Het is zoowel voor de meisjes als voor de leeraressen, heusch niet prettig, wanneer aan den omgang met elkander zoo op-eens een einde komt.

Hillegonda Geertruida Rinkes-Rutgers

Dan hebben wij nog onze meisjes, die voor huishoudkundige leeren en natuurlijk enkele jaren ouder dan de dagschoolleerlingen zijn.

“Zijn de jongedames van die opleiding er zeker van dat zij na haar schooltijd een goede “baan” kunnen krijgen?”

In de meeste gevallen wel. Velen van onze oud-leerlingen zijn — bijvoorbeeld — als leerares aan het huishoudonderwijs verbonden. Eén meisje staat nu aan het hoofd van de huishouding in een ziekenhuis en onder de verpleegsters zijn er, ik zou haast zeggen, talloozen, die de huishoudkundige opleiding hebben gevolgd. Mijns inziens, en dit is ook het standpunt van velen uit de ziekenhuiswereld, is ze hier ook werkelijk ideaal voor.

“Houdt u altijd contact met uw oudleerlingen?”

Dikwijls. Aan het einde van den studie-tijd vraag ik mijn meisjes of ze mij eens willen schrijven hoe het met het werk, dat ze gevonden hebben, gaat en waaruit die werkzaamheden bestaan. Gelukkig zijn er altijd veel, die aan mijn verzoek gevolg geven.
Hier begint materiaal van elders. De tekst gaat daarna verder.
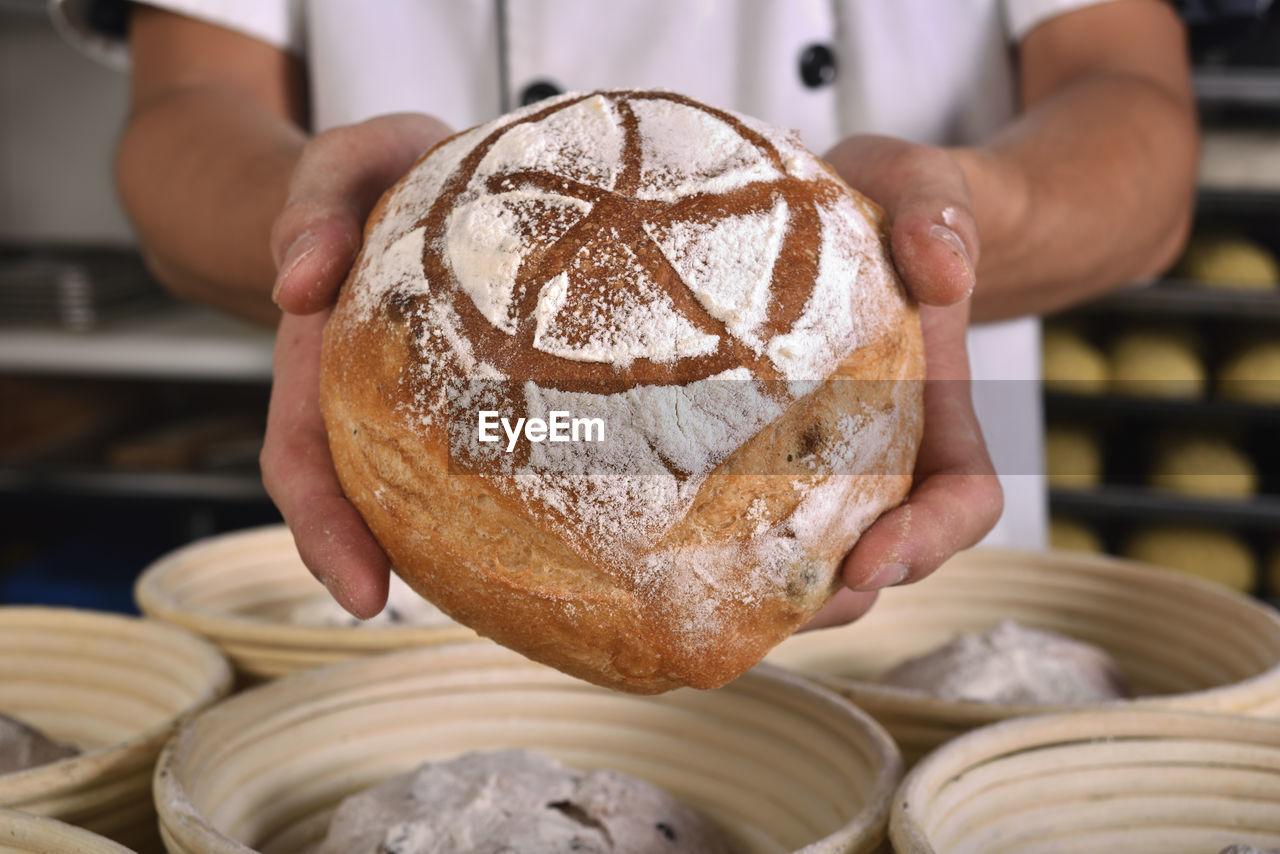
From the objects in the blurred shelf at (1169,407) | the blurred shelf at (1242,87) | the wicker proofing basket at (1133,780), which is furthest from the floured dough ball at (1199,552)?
the wicker proofing basket at (1133,780)

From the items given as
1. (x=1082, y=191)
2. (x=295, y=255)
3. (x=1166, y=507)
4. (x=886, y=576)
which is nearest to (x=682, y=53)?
(x=1082, y=191)

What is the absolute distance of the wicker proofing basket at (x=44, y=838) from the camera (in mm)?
790

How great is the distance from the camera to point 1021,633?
140 centimetres

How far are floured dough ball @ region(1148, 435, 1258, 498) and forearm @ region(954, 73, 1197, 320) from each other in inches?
52.9

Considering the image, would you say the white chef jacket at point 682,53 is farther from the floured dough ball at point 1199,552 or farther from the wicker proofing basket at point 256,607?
the floured dough ball at point 1199,552

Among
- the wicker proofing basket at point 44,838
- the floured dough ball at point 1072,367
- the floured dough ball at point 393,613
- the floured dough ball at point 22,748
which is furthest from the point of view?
the floured dough ball at point 1072,367

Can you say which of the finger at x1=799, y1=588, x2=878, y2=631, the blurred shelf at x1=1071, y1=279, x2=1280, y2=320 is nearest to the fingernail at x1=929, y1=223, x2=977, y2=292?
the finger at x1=799, y1=588, x2=878, y2=631

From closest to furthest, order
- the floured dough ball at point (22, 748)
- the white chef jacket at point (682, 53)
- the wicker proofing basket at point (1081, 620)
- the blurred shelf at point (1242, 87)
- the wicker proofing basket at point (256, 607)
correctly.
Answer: the floured dough ball at point (22, 748) < the wicker proofing basket at point (256, 607) < the wicker proofing basket at point (1081, 620) < the white chef jacket at point (682, 53) < the blurred shelf at point (1242, 87)

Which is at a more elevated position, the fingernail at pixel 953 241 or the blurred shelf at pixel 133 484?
the fingernail at pixel 953 241

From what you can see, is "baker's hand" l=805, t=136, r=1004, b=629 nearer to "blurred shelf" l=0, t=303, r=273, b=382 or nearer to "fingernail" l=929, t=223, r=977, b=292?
"fingernail" l=929, t=223, r=977, b=292

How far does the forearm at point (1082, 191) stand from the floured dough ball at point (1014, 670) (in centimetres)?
48

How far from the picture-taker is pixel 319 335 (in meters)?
1.03

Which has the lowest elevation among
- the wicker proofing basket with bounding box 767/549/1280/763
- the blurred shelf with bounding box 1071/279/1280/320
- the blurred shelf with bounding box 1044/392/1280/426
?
the blurred shelf with bounding box 1044/392/1280/426

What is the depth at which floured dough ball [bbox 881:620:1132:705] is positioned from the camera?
50.4 inches
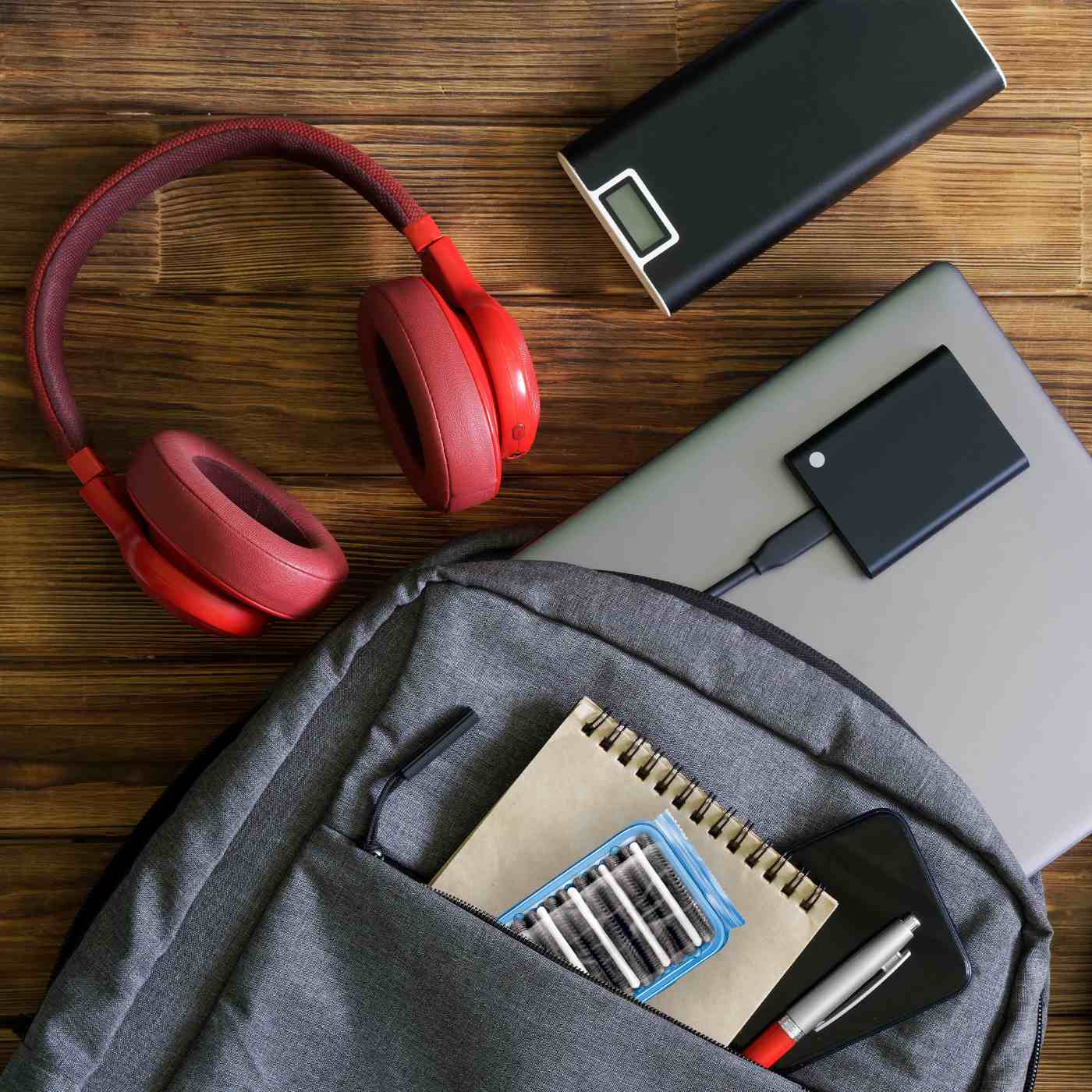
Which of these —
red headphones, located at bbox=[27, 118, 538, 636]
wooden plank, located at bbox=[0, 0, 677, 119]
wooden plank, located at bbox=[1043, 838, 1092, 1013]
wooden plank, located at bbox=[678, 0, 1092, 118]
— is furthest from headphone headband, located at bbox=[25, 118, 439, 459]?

Ook help ik ze wel aan werk.

“Bent u daartoe dan in staat?”, vragen we nieuwsgierig? “Ons dunkt, iemand die je aan een baan helpt, mag je wel hoog in eere houden tegenwoordig.”

Mevrouw Rinkes lachte. Mij valt dit toch niet moeilijk. Alleen in de afgeloopen vacantie kreeg ik al meer dan vijftig verzoeken om inlichtingen over mijn meisjes, allemaal afkomstig van dames, die gebrek hadden aan goed personeel. Verder krijg ik, “tusschen de bedrijven door”, ook nog vaak brieven of telefoontjes, of ik geen geschikt meisje weet, bijvoorbeeld bij kinderen, als tweede meisje, of als hulp voor de vrouw des huizes. Den meesten vraagsters geef ik echter den raad, een advertentie te plaatsen of inlichtingen te vragen aan de Arbeidsbeurs. Tusschen deze instelling en de school bestaat dan ook, wat de meisjes betreft, een geregelde samenwerking.

“Waarom zoeken, naar uw meening, zooveel meisjes werk op een kantoor in plaats van in een huishouding? Is dat onder den invloed van de intensieve reclame, die doorloopend door de instituten voor kantooropleiding wordt gemaakt? De scholen voor het huishoudonderwijs roeren nooit de groote trom.”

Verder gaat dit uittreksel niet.